In another experiment, we looked at the variation in larval salamander morphological traits throughout development when exposed to cues from a top predator and competitors. Larval salamanders do alter their torso length and tail fin depths when exposed to predators. Specifically, deeper tail fins with predators and shorter torsos (only found when the abundance of competitors was low). These trait changes led to important consequences for survival with top predators. Salamanders with deeper tail fins and shorter torsos had the lowest mortality rates with top predators out of the phenotypes that we evaluated.

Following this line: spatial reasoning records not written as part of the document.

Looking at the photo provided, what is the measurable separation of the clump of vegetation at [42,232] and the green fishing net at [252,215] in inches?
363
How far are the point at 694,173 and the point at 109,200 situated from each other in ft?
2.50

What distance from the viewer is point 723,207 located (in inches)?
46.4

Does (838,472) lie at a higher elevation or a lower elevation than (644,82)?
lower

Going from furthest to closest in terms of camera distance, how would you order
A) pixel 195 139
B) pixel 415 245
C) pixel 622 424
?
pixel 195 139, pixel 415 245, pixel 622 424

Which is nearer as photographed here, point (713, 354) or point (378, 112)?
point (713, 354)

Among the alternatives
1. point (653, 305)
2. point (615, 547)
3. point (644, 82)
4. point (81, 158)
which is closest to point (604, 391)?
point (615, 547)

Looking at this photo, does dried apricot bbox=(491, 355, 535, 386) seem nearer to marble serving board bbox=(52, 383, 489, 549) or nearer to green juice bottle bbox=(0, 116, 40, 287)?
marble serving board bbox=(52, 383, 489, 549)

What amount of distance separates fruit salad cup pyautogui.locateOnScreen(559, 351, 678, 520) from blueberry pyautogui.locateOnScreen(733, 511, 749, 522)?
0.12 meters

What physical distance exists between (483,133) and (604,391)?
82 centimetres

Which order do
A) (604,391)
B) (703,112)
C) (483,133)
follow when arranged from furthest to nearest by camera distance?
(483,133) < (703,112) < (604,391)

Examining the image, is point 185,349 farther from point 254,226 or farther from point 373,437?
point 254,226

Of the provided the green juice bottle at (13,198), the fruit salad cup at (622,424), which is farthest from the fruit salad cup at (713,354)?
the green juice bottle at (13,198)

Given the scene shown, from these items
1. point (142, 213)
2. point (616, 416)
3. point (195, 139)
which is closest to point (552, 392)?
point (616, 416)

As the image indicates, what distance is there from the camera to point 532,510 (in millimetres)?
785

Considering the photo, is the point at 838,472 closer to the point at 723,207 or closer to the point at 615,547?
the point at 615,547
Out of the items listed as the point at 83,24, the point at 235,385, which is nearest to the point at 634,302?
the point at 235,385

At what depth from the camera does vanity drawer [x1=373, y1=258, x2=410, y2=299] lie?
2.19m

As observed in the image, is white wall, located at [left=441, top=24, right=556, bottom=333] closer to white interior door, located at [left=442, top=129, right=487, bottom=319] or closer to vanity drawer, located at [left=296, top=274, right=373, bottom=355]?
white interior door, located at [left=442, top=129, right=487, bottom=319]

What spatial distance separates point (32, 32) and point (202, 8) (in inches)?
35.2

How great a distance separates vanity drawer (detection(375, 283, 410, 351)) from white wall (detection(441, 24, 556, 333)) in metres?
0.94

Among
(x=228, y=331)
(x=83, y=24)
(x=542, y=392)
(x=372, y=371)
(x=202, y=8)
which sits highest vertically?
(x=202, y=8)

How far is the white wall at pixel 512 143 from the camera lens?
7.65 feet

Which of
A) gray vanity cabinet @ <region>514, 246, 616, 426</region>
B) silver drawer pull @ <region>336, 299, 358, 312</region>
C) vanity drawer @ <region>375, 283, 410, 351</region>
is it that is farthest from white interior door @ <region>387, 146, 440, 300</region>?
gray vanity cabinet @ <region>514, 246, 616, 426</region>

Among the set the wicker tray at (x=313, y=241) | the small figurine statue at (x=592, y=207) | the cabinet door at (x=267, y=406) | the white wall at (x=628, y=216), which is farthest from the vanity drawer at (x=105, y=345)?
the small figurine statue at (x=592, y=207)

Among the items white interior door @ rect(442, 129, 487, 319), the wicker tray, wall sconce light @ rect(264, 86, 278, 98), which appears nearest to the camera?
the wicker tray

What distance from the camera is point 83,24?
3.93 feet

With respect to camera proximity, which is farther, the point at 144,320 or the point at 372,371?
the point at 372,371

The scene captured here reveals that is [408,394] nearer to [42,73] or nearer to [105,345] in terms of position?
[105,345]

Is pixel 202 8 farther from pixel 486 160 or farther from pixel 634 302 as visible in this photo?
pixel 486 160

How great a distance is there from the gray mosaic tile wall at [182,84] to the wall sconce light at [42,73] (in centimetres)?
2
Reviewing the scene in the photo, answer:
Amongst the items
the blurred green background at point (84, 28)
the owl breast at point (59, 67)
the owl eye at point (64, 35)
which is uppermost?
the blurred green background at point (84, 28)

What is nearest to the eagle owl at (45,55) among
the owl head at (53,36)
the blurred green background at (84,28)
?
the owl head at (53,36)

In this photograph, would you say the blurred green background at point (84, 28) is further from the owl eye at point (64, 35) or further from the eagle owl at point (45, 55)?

I am still very fascinated with food webs in freshwater communities and still explore questions about them with my students. We have expanded our questions to investigate the impacts of non-native species in these food webs. Below are just some of the types of questions we are working on:
1) How does prey population source influence species interaction strength?
2) How do non-consumptive effects of predators interact with prey personality influence prey survival and growth?
3) How does a common contaminant ,Triclosan, affect tadpole growth and survival?
4) The effects of inter-Kingdom interactions within freshwater food webs
5) The effects of introduced predators/competitors and climate change on native stream fauna
Phenological shifts and their effects on freshwater wetland food webs
Climate change is impacting biological communities in many ways. One such way is by shifting phenological events (timing of breeding, flowering time, etc.) and their cascading effects. Recent funding from the DoD, in collaboration with the USGS and VA Tech, has provided my lab with the opportunity to examine how phenological shifts in salamander breeding times can influence wetland food webs. This work will take place at Fort Leonard Wood in Missouri and will include two fall breeding Ambystomatid salamanders (A. opacum and A. annulatum).